Stored items:

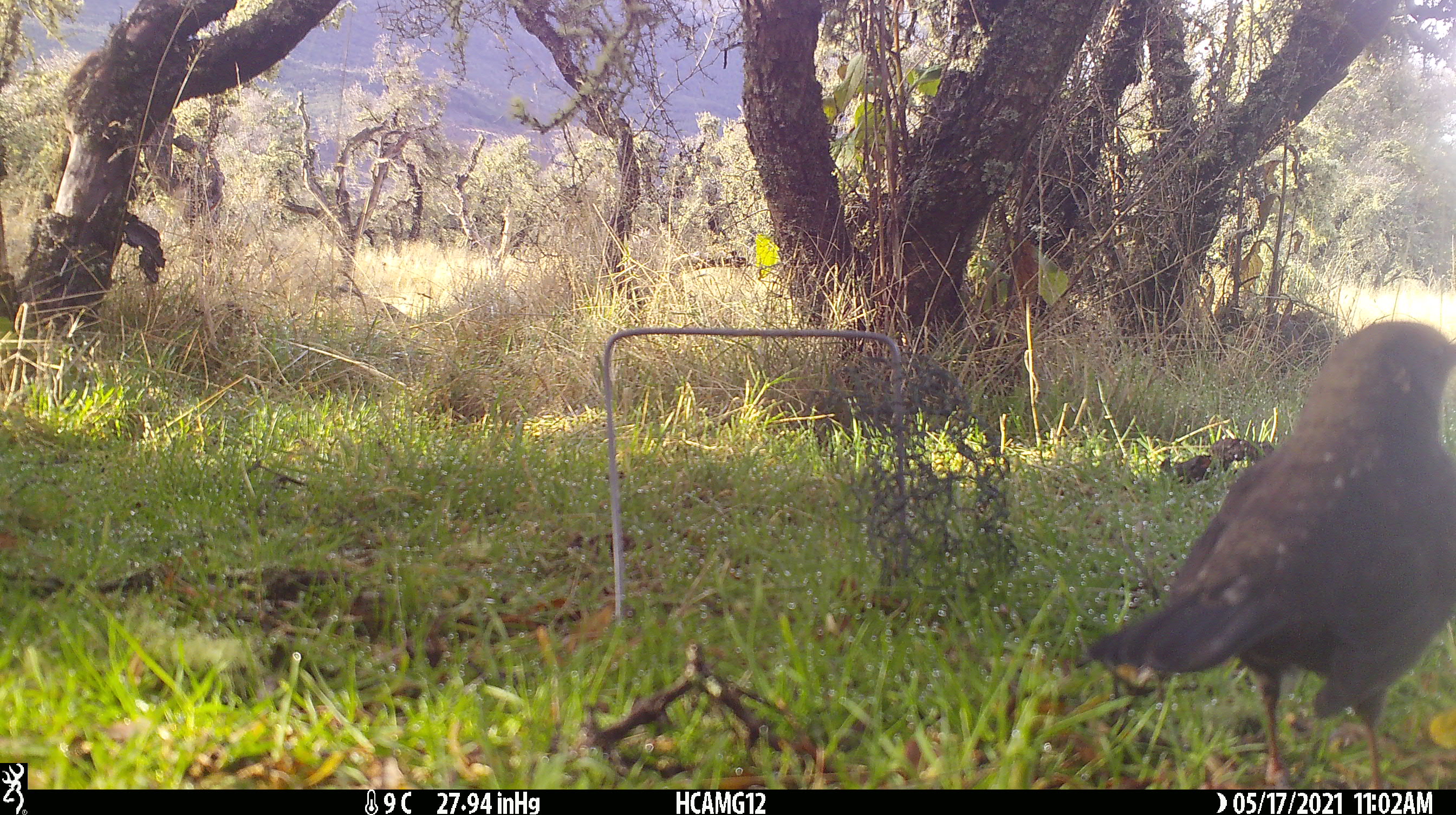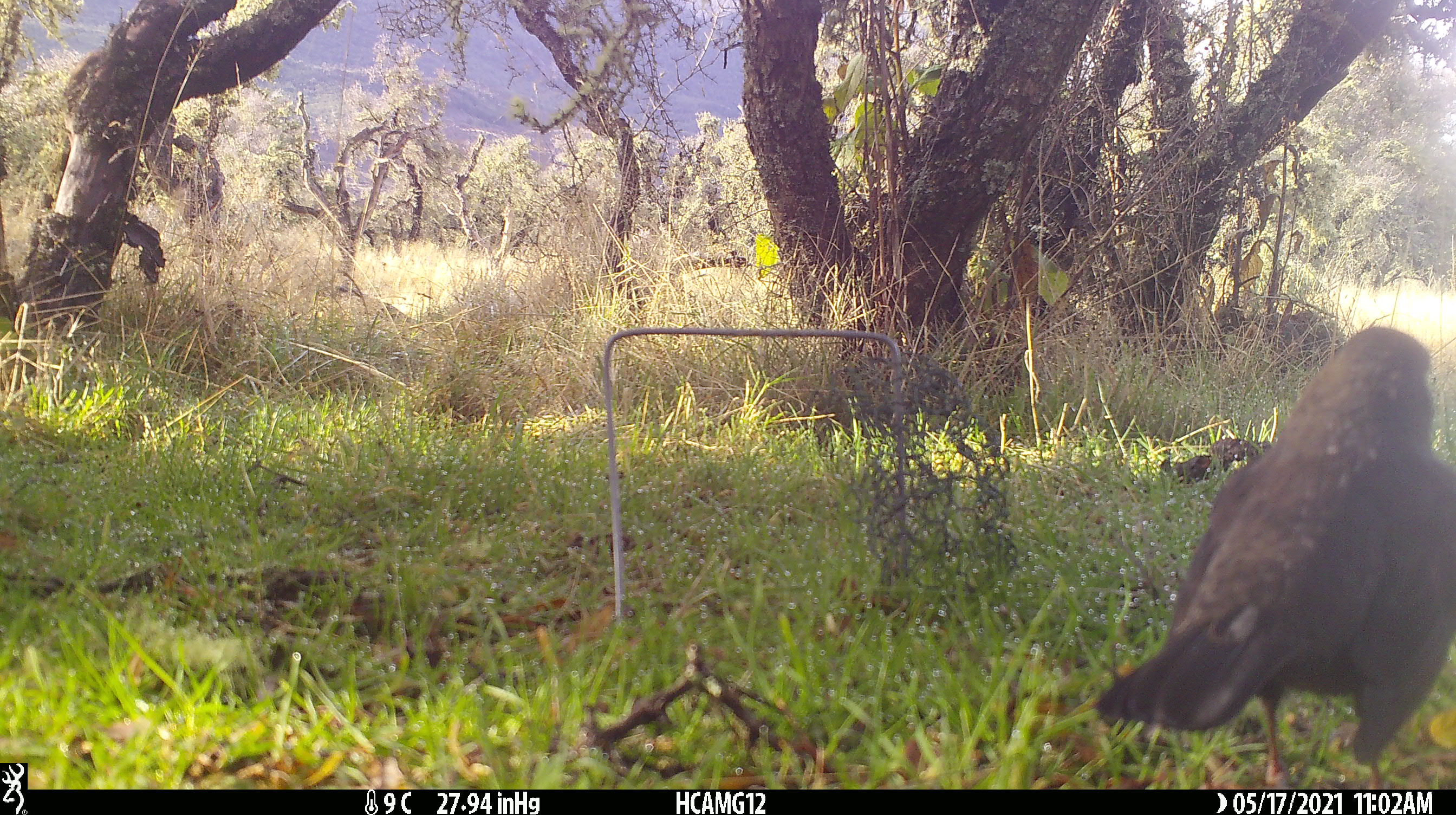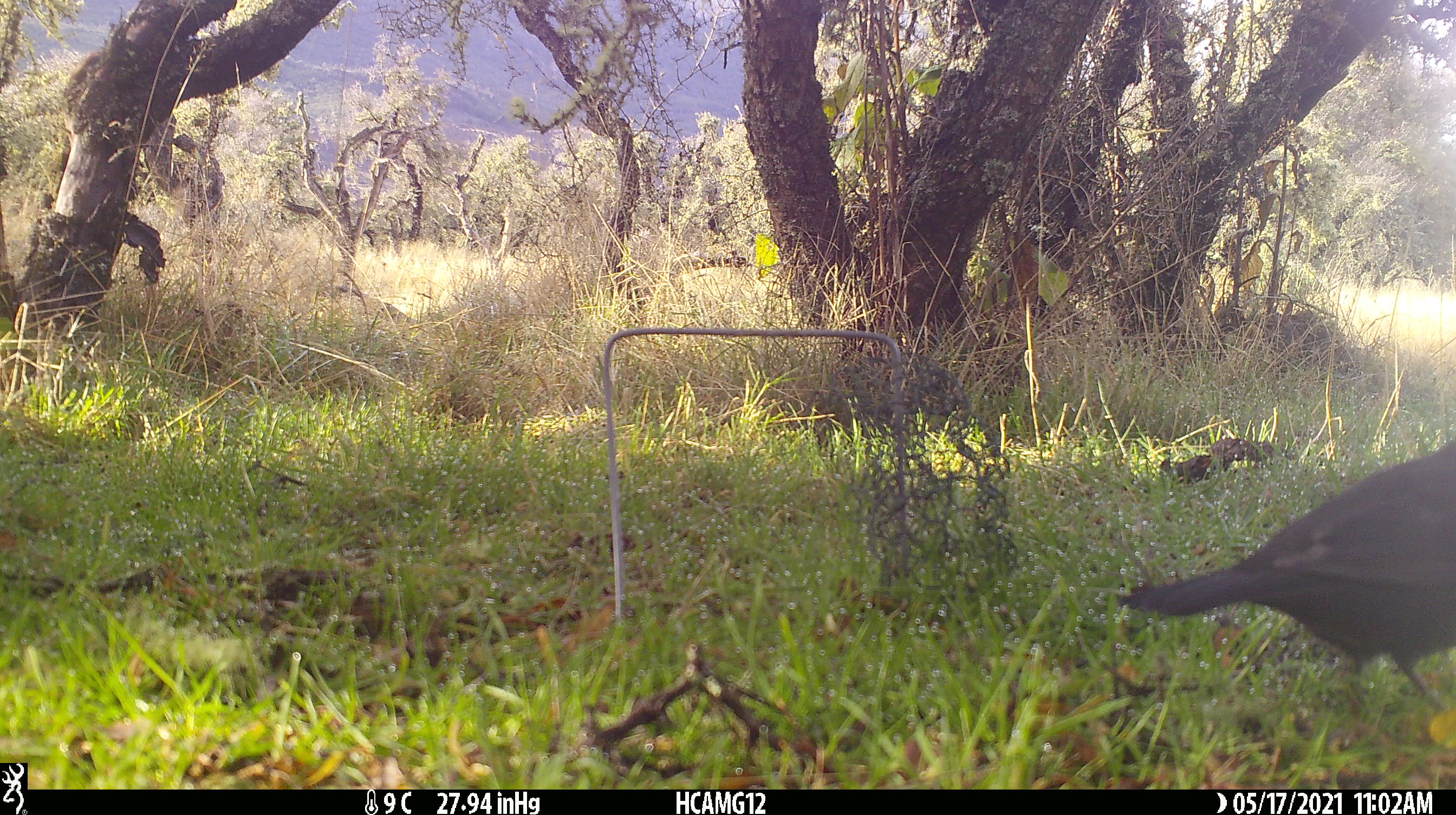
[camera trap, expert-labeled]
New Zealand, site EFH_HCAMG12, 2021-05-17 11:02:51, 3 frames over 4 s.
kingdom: Animalia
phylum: Chordata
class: Aves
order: Passeriformes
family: Turdidae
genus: Turdus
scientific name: Turdus merula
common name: eurasian blackbird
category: blackbird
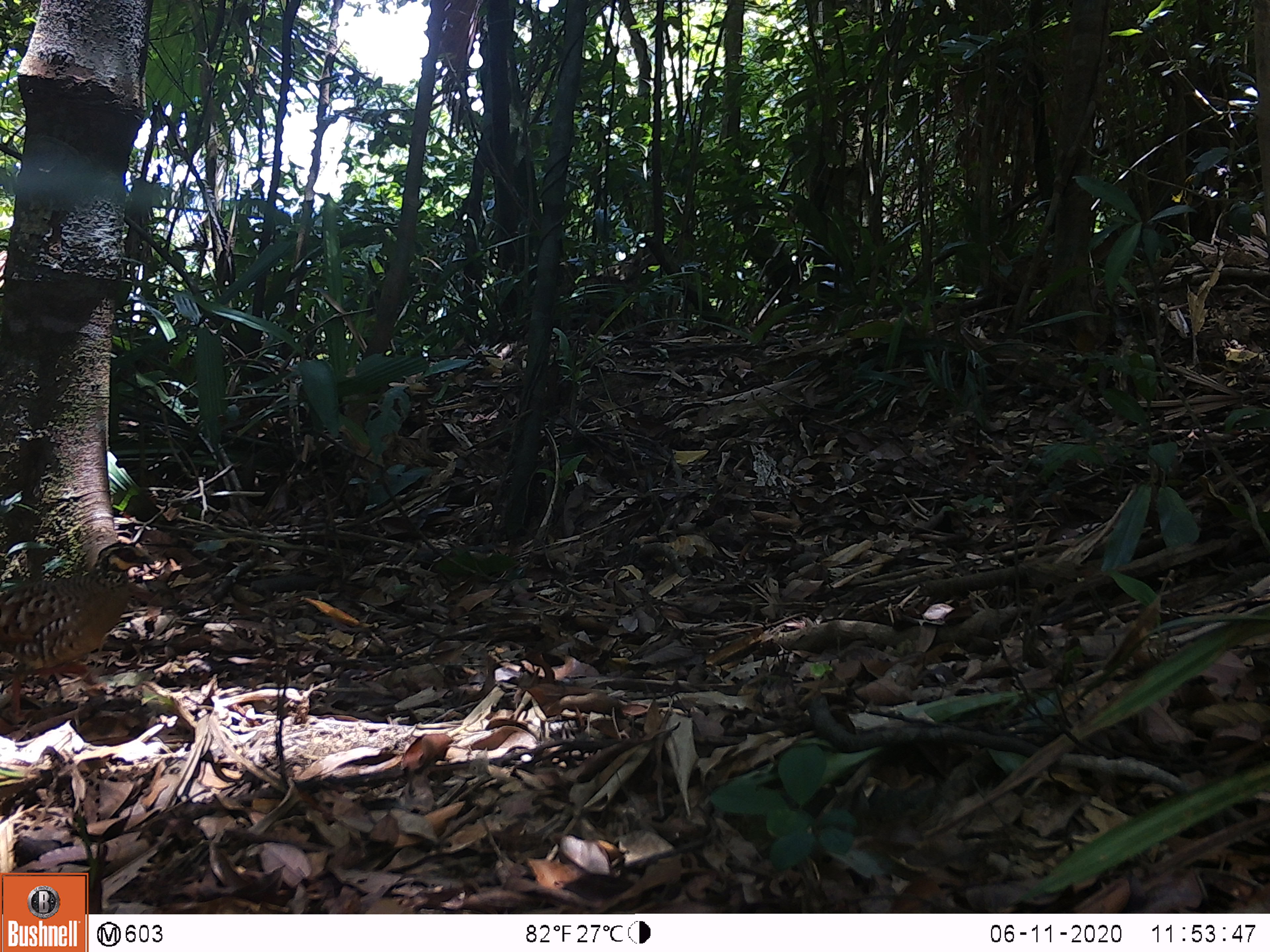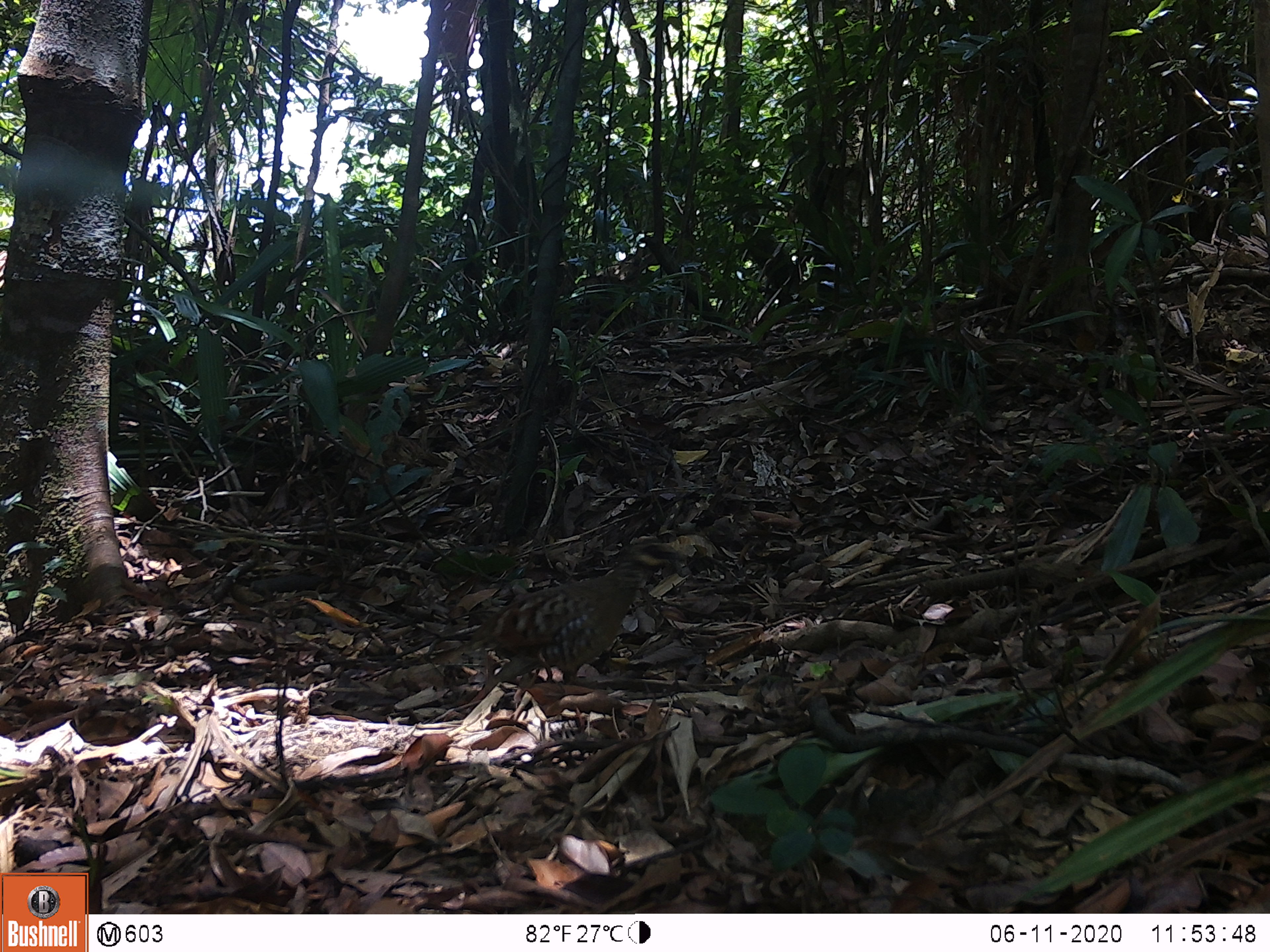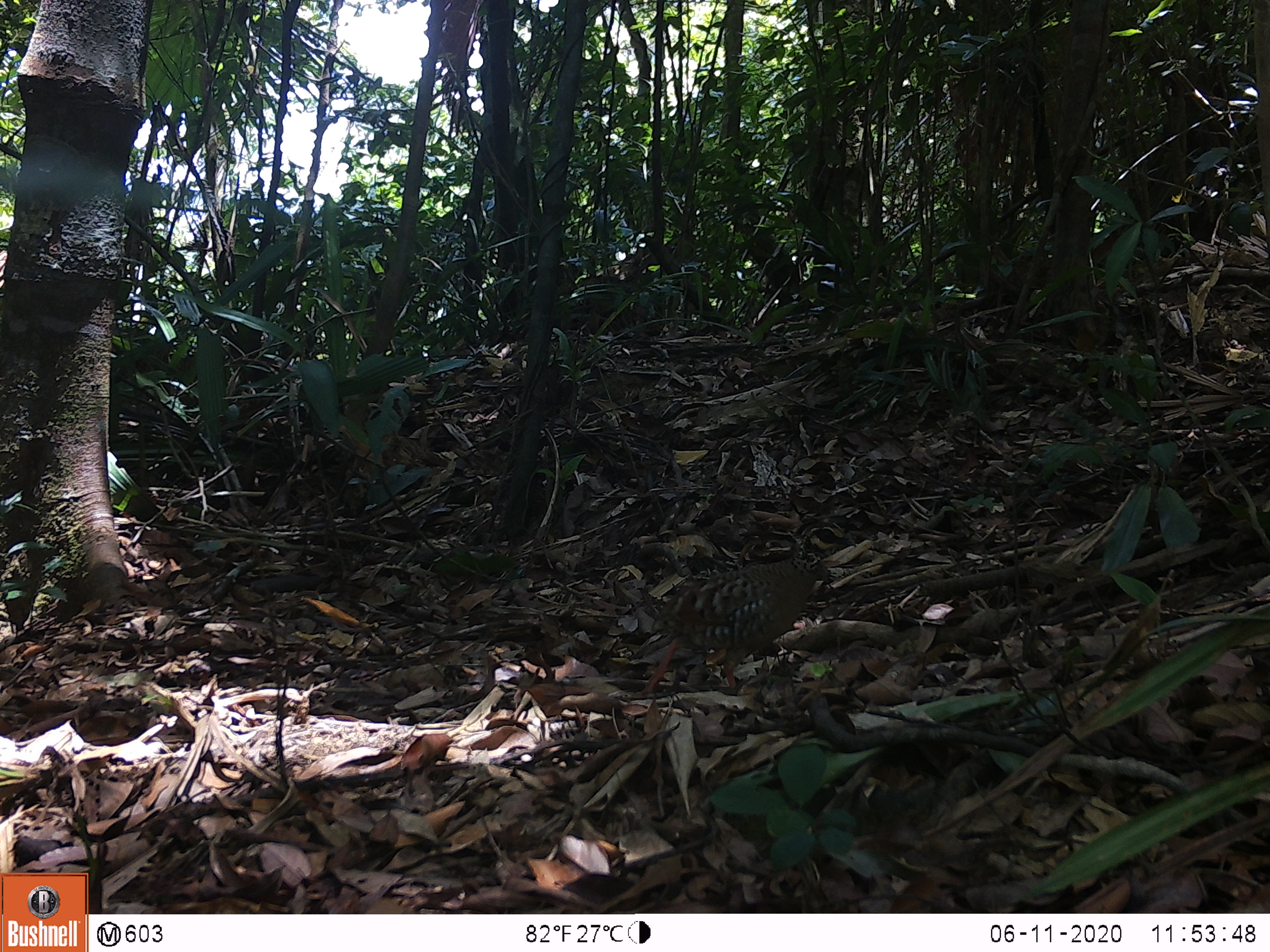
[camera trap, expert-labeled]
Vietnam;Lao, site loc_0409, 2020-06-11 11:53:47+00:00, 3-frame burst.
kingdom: Animalia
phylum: Chordata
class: Aves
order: Galliformes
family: Phasianidae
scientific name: Phasianidae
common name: partridge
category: unidentified partridge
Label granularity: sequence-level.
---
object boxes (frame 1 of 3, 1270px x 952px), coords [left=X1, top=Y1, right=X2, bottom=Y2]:
unidentified partridge: [left=0, top=543, right=155, bottom=725]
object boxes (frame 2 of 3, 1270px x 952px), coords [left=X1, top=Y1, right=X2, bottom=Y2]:
unidentified partridge: [left=432, top=537, right=684, bottom=726]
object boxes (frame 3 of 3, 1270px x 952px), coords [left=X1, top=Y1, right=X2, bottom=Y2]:
unidentified partridge: [left=642, top=518, right=856, bottom=694]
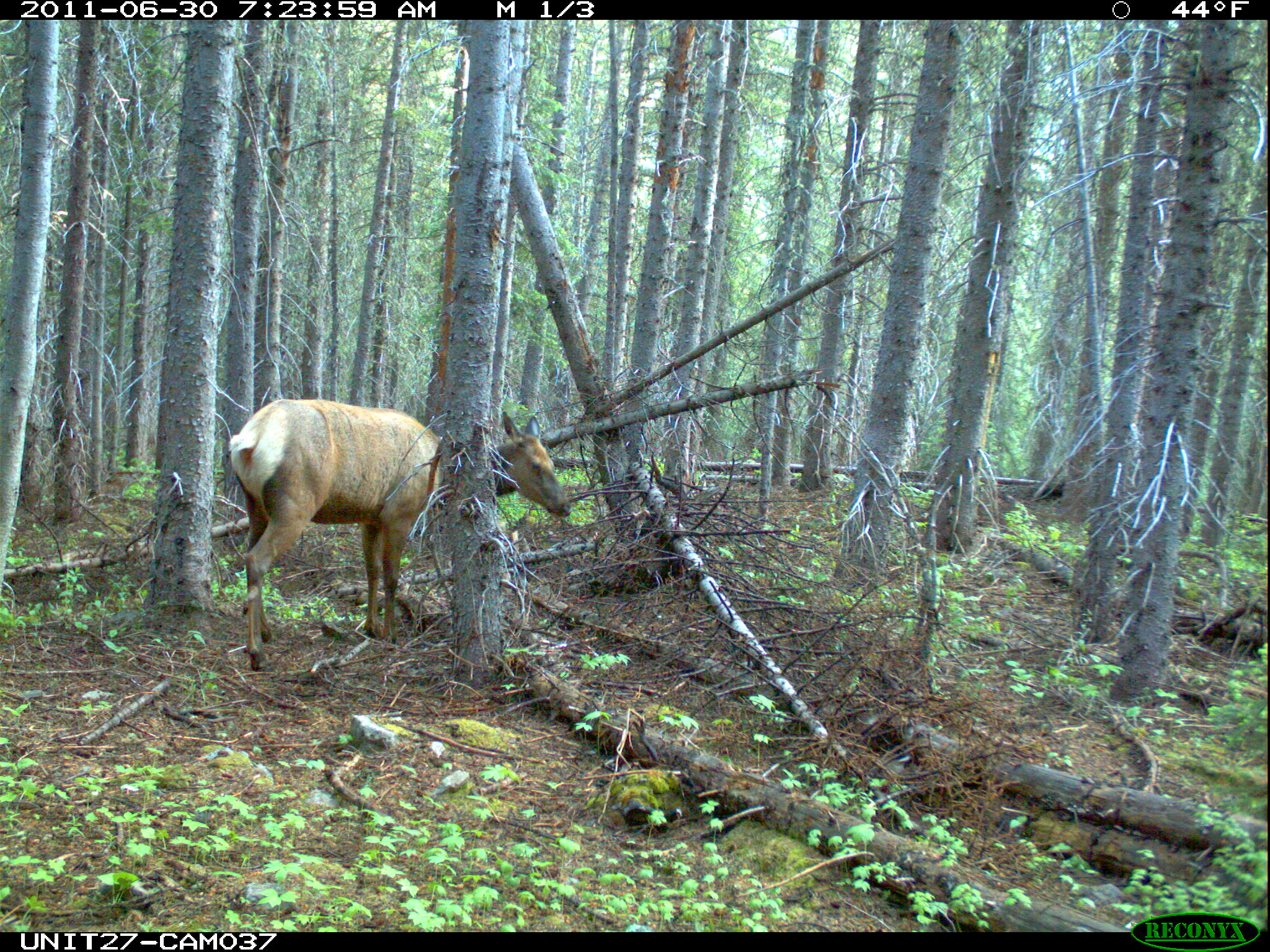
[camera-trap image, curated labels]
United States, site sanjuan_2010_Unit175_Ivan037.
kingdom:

TASK TO COMPLETE:
Give again, exactly, the lines from the start of the data through the one holding "common name: partridge"; omit the pictures.

FINAL ANSWER:
[camera trap, expert-labeled]
New Zealand, site EFH_HCAMG12, 2021-05-17 11:02:51, 3 frames over 4 s.
kingdom: Animalia
phylum: Chordata
class: Aves
order: Passeriformes
family: Turdidae
genus: Turdus
scientific name: Turdus merula
common name: eurasian blackbird
category: blackbird
[camera trap, expert-labeled]
Vietnam;Lao, site loc_0409, 2020-06-11 11:53:47+00:00, 3-frame burst.
kingdom: Animalia
phylum: Chordata
class: Aves
order: Galliformes
family: Phasianidae
scientific name: Phasianidae
common name: partridge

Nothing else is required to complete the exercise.